[Reading passage]
THE PARTIES HEREBY AGREE AS FOLLOWS:
1. Purchase and Sale of the DECS.
1.1 Sale and Issuance of DECS. Subject to the terms and conditions of
this Agreement, the Trust agrees to sell to the Purchaser, and the Purchaser
agrees to purchase from the Trust, one DECS (the "Subscription DECS"),
representing an undivided beneficial interest in the Trust, at a purchase price
of $100.00.
1.2. Closing. The purchase and sale of the Subscription DECS shall take
place at the offices of Cleary, Gottlieb, Xxxxx & Xxxxxxxx, Xxx Xxxxxxx Xxxxx,
Xxx Xxxx, Xxx Xxxx 00000 at 10:00 a.m., on January 20, 1999, or at such other
time ("Closing Date") and place as the Trust and the Purchaser mutually agree
upon. At or after the Closing Date, the Trust shall deliver to the Purchaser a
certificate representing the Subscription DECS, registered in the name of the
Purchaser or its nominee. Payment for the Subscription DECS shall be made on
the Closing Date by the Purchaser by bank wire transfer or by delivery of a
certified or official bank check, in either case in immediately available
funds, of an amount equal to the purchase price of the Subscription DECS.

[Short exercise 1]
What purchase price does the DECS purchase agreement set for the Subscription DECS?
[Short exercise 2]
Quote the DECS purchase agreement from "1.2. Closing. The" up to and including "the Subscription DECS.".
[Short exercise 3]
Continue the DECS purchase agreement from the point where the excerpt ends.

[Source data]
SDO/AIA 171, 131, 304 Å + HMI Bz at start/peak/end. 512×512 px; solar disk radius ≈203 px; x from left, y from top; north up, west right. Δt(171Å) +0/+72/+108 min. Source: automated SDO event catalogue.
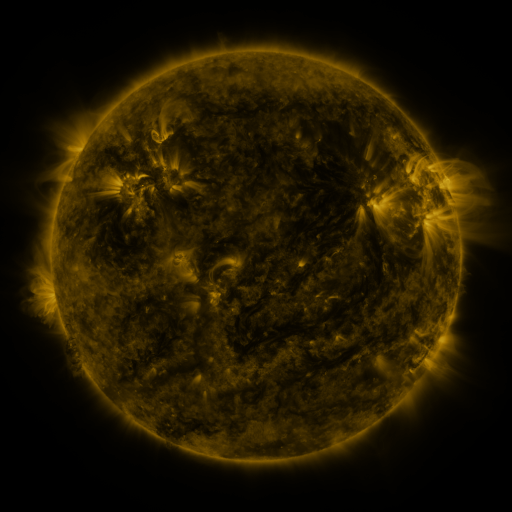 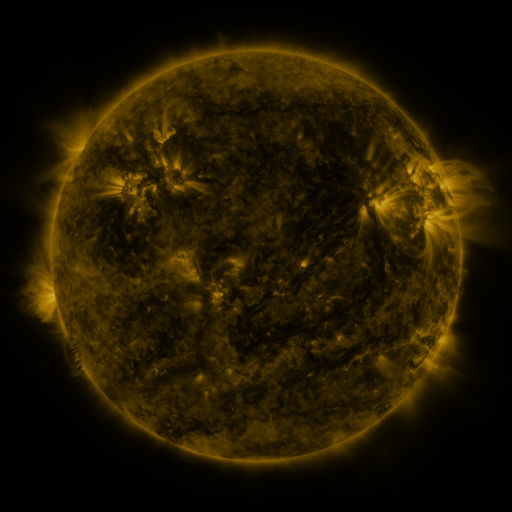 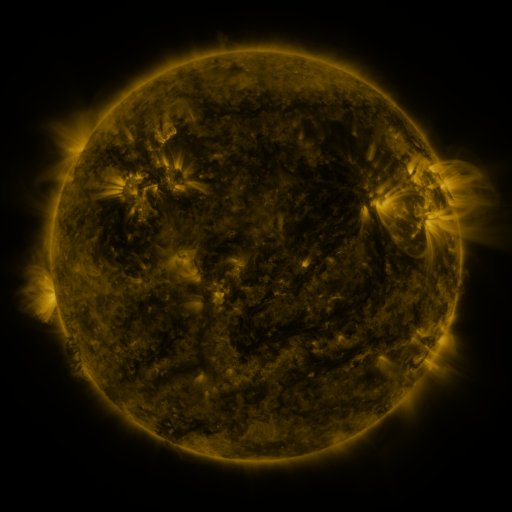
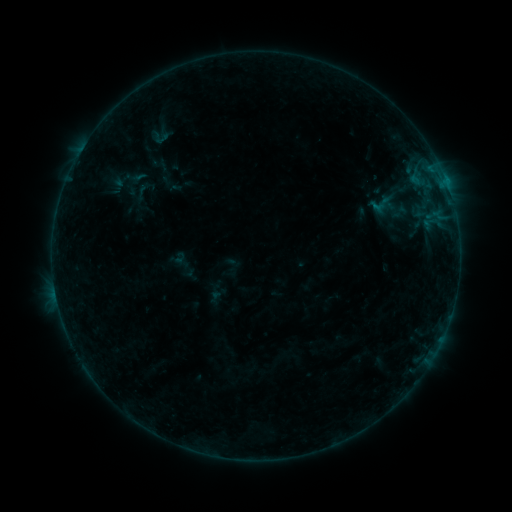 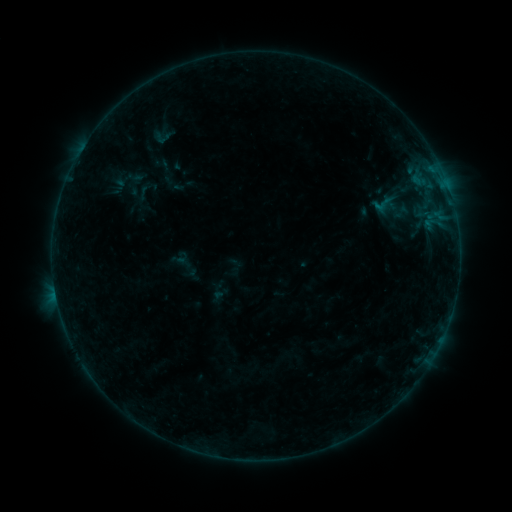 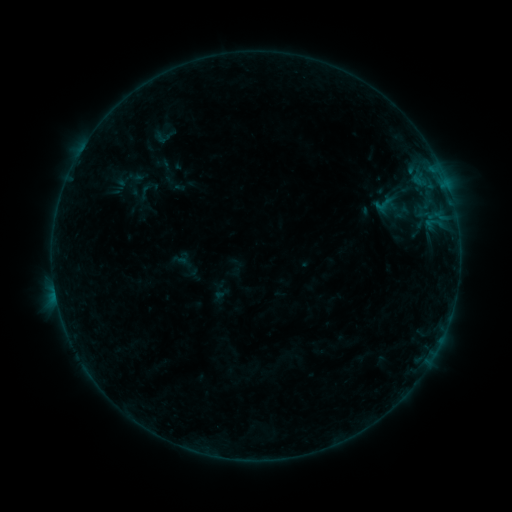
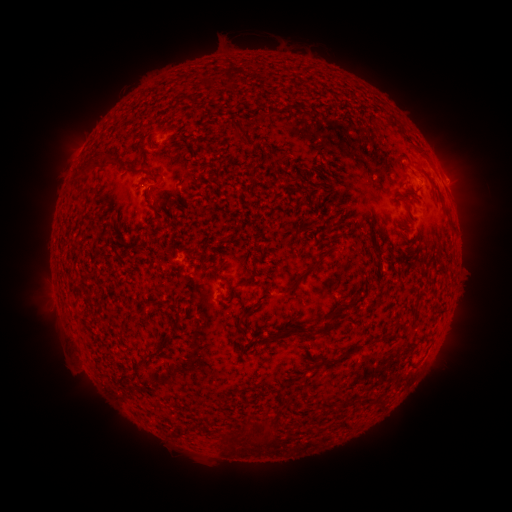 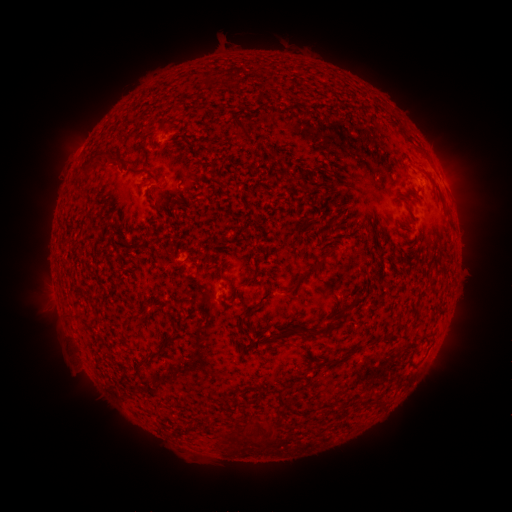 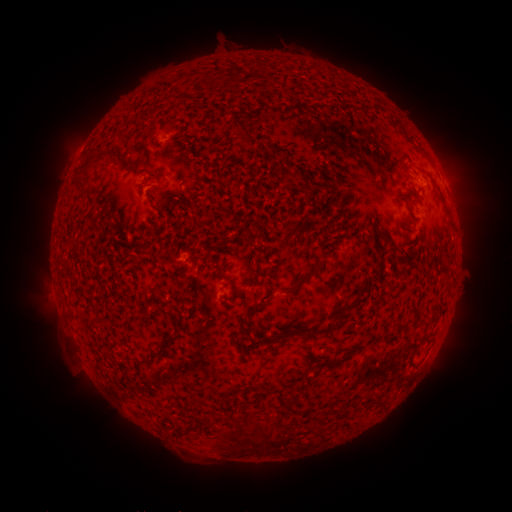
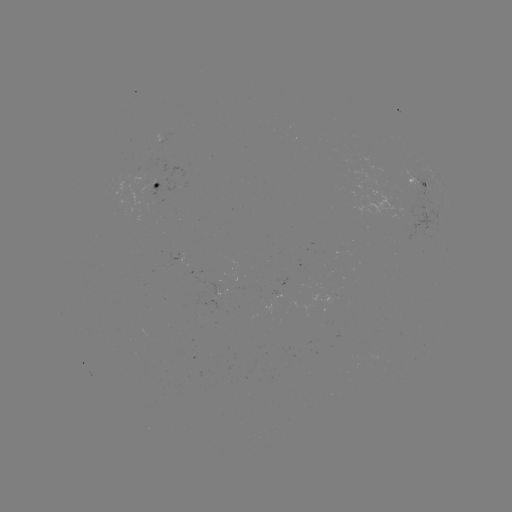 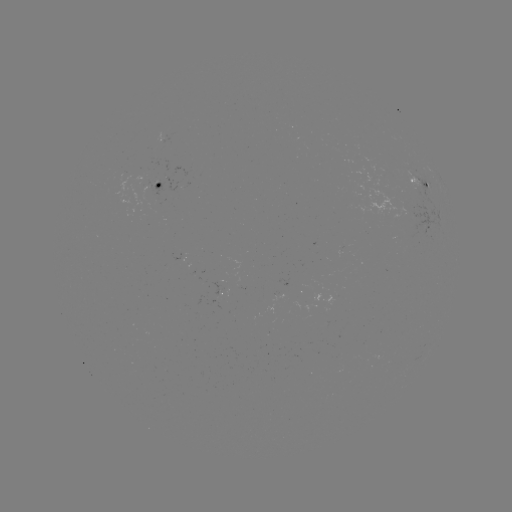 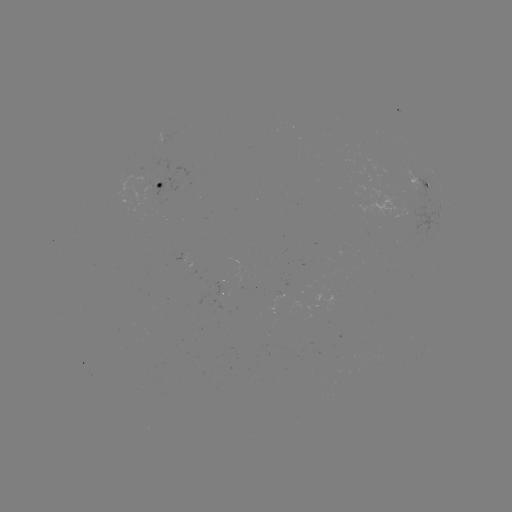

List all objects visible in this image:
emerging-flux region: (223, 290)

[Exercise output 1]
$100.00

[Exercise output 2]
1.2. Closing. The purchase and sale of the Subscription DECS shall take
place at the offices of Cleary, Gottlieb, Xxxxx & Xxxxxxxx, Xxx Xxxxxxx Xxxxx,
Xxx Xxxx, Xxx Xxxx 00000 at 10:00 a.m., on January 20, 1999, or at such other
time ("Closing Date") and place as the Trust and the Purchaser mutually agree
upon. At or after the Closing Date, the Trust shall deliver to the Purchaser a
certificate representing the Subscription DECS, registered in the name of the
Purchaser or its nominee. Payment for the Subscription DECS shall be made on
the Closing Date by the Purchaser by bank wire transfer or by delivery of a
certified or official bank check, in either case in immediately available
funds, of an amount equal to the purchase price of the Subscription DECS.

[Exercise output 3]
2. Representations, Warranties and Covenants of the Purchaser. The
Purchaser hereby represents and warrants to, and covenants for the benefit of,
the Trust that:
2.1. Purchase Entirely for Own Account. This Agreement is made by the
Trust with the Purchaser in reliance upon the Purchaser's representation to the
Trust, which by the Purchaser's execution of this Agreement the Purchaser
hereby confirms, that Purchaser is acquiring the Subscription DECS for
investment for the Purchaser's own account, and not as a nominee or agent and
not with a view to the resale or distribution by the Purchaser of such
Subscription DECS, and that the Purchaser has no present intention of selling,
granting any participation in, or otherwise distributing the Subscription DECS,
in either case in violation of any securities registration requirement under
applicable law, but subject nevertheless to any requirement of law that the
disposition of its property shall at all times be within its control. By
executing this Agreement, the Purchaser further represents that the Purchaser
does not have any contract, undertaking, agreement or arrangement with any
person to sell, transfer or grant participation to such person, or to any third
person, with respect to the Subscription DECS.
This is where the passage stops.